Recorded data:

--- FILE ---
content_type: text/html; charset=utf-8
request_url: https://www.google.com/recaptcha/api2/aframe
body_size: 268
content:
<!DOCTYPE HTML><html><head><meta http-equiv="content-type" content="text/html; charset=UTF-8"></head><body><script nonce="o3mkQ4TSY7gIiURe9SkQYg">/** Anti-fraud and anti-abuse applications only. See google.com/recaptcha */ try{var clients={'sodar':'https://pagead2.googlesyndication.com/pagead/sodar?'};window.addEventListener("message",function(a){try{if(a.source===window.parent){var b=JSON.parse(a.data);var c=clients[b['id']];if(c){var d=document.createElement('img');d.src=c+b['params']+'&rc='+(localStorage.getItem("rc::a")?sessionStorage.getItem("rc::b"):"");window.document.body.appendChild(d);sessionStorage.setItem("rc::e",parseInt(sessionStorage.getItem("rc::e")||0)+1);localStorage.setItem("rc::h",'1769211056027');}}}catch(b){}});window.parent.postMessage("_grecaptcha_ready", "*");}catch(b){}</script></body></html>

Problem to work on - Go through the records and count every line with the word "https"; the answer is the number alone.

Response below - 2